The pivotal, international COMET study is investigating whether avalglucosidase alfa’s therapeutic effects are at least not inferior to those of standard treatment in 100 previously untreated children and adults with late-onset Pompe disease.

Participants were randomly assigned to either avalglucosidase alfa (51 patients) or Lumizyme (49 patients), both administered directly into the bloodstream every other week at a dose of 20 mg/kg.

The trial’s main goal was to assess changes in patients’ lung function, measured through forced vital capacity (FVC) in an upright position. FVC measures the total amount of air a person can exhale after a deep breath. Secondary goals included changes in mobility, muscle strength — respiratory and lower extremity muscles — muscle function, health-related quality of life, and safety measures.

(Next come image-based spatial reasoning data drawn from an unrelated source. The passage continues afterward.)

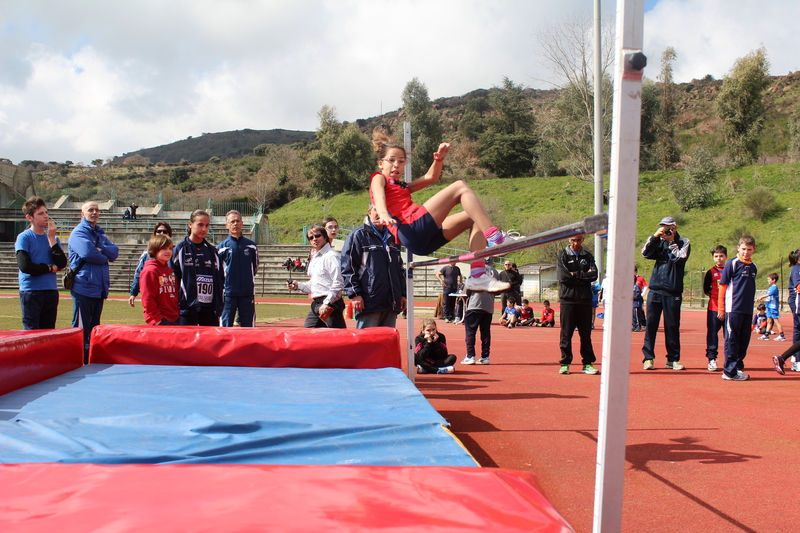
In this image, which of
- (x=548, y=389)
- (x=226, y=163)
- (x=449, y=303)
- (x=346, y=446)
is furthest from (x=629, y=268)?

After about one year of treatment, 95 patients moved to the study’s open-label part, in which all are being given avalglucosidase alfa for 240 weeks (about 4.5 years). As of June, 91 were still being treated with avalglucosidase alfa, while four had discontinued treatment.

Top-line results showed that avalglucosidase alfa resulted in meaningful and durable improvements in lung function and mobility that were superior to those of Lumizyme.

Differences in the two therapies’ effects, however, did not reach statistical significance in any of the evaluated measures. This means that while avalglucosidase alfa may not be significantly superior to standard therapy, it is at least not inferior, meeting the trial’s goal.

Early results from 20 patients who switched from standard treatment to avalglucosidase alfa in the trial’s open-label part showed improvements in lung function and mobility, suggesting avalglucosidase alfa’s superiority.

The safety profile of the next-generation ERT was also seen to be generally comparable to that of standard ERT.

The COMET trial is due to conclude in September 2024.